• _SOURCE DOCUMENT_
KATHERINE DOHERTY: Because sometimes banks loan money to people or businesses, but other times they basically just babysit other people's loans. So sometimes when lenders have lent money to a company, they'll pay Citibank to just administer the loan - to oversee it. Like, when a company makes interest payments to its lenders, Citibank helps move that money. So that's this guy's job - check the right boxes, approve the payments, off it goes. Money trundling along from borrower to lender or lender to borrower.

CHILDS: And on August 11, they're supposed to send out a payment on behalf of Revlon, the makeup company. Revlon borrowed money in 2016 and has to make periodic interest payments on that loan until 2023. So every few months, Citibank sends a couple million dollars from Revlon to the lenders, the people that lent Revlon money.

DOHERTY: Our guy in Delaware is but two eyes in what Citibank calls its six eyes approval process. First, a contractor in India manually enters the payment information. Then another guy, also in India, checks his work and then our guy in Delaware approves it. Three people, six eyes.

CHILDS: Today's payment is not a normal one. It's a complicated, multi-step transaction. And Citibank software is really jenky (ph), so basically the only way to complete the wonky transaction is to sort of momentarily trick the software into thinking that Revlon has repaid the entire loan.


DOHERTY: So the first set of eyes, the guy in India, carefully checks the special box to fake pay off that whole loan to real send the payment. So just to be clear, he is checking boxes to sort of pretend to send $900 million, but he's actually sending just a few million dollars. So the second guy checks it, Delaware guy checks it, and he says, looks good. The contractor in India clicks. He gets a little automated warning on his computer screen that says funds will be sent out of the bank. Do you want to continue? He clicks yes. There go the payments - all done.

CHILDS: And then the next morning at 9 am, the contractor in India is looking over the bank's transactions from the day before, as usual, when suddenly he's like, oh, no. He emails the guy in Delaware. The guy in Delaware chats his supervisor. And he's like, the $900 million that we had to fake pay off yesterday - bad news. It was maybe real paid off. The entire $900 million had been sent to the lenders. Every lender had gotten repaid their share. So the full balance of the loan - repaid by mistake three years early.

DOHERTY: The six eyes had missed checking two little boxes. They had made a tiny, huge mistake. And this isn't Revlon's money. Revlon doesn't have $900 million sitting in cash at Citibank. This is Citibank's money. And if there's one thing a bank should do, if banks have one existential imperative, it is to keep money - to not accidentally give it away.


CHILDS: Hello, and welcome to PLANET MONEY. I'm Mary Childs, and today I am joined by Katherine Doherty from Bloomberg News, who reported the bejesus out of this story. Hi, Katherine Doherty.

DOHERTY: Hi, Mary.

CHILDS: So today on the show, what happens when one of the biggest banks in the entire world accidentally sends $900 million to the exact wrong people and tries to get it back?

• _DATA EXTRACT_
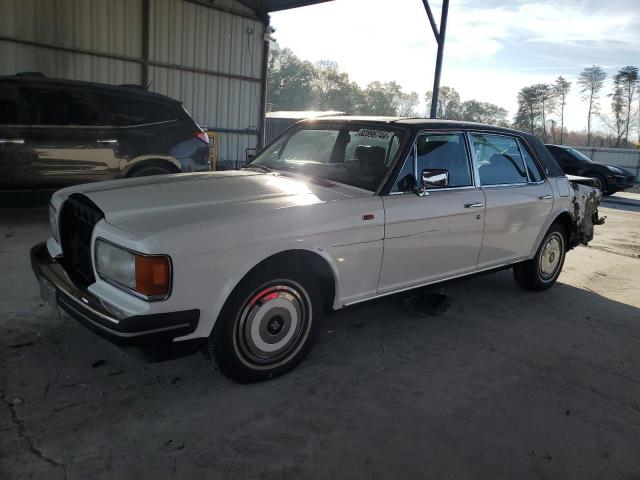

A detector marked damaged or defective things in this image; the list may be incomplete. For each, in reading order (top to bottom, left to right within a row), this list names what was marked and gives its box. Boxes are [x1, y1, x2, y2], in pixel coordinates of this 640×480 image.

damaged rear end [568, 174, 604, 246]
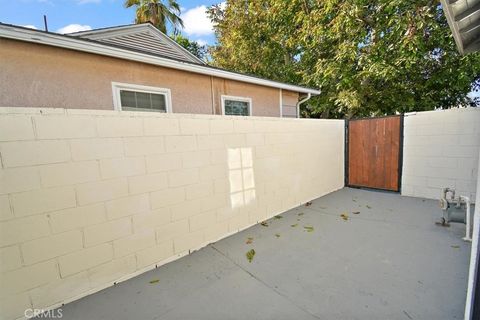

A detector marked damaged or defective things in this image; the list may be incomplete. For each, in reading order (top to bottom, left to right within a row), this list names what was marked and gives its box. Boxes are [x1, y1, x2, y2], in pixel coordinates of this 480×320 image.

==

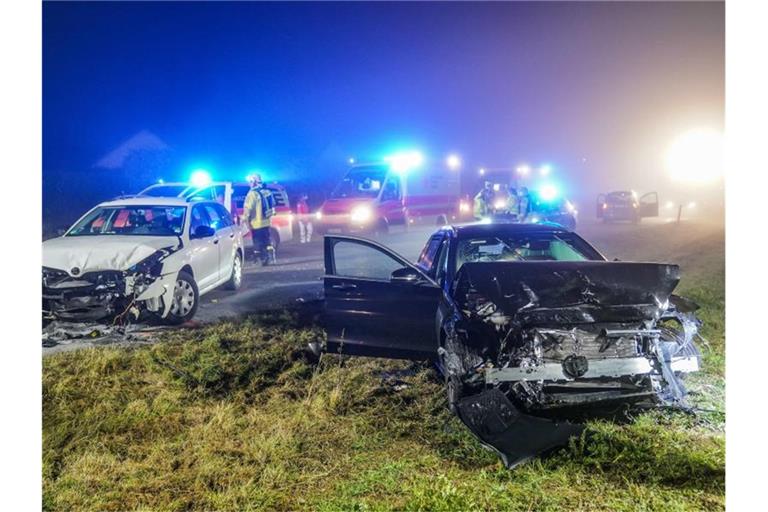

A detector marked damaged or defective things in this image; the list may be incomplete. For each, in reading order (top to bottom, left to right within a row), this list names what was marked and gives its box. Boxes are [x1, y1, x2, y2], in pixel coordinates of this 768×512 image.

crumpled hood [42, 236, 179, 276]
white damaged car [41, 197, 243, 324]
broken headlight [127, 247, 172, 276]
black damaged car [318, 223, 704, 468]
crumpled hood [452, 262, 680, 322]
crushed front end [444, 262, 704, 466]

...

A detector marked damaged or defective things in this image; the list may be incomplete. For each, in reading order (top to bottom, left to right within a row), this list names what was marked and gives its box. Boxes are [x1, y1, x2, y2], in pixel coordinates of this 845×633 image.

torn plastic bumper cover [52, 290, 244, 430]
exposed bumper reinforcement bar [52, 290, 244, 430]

• _ABOUT THIS EXERCISE_
Using the transcript, answer these:
(a) In what year did Revlon borrow the money?
(b) Where is the contractor who first enters the payment information located?
(c) At what time the next morning was the contractor looking over the previous day's transactions?

• _TASK OUTPUT_
(a) 2016
(b) India
(c) 9 am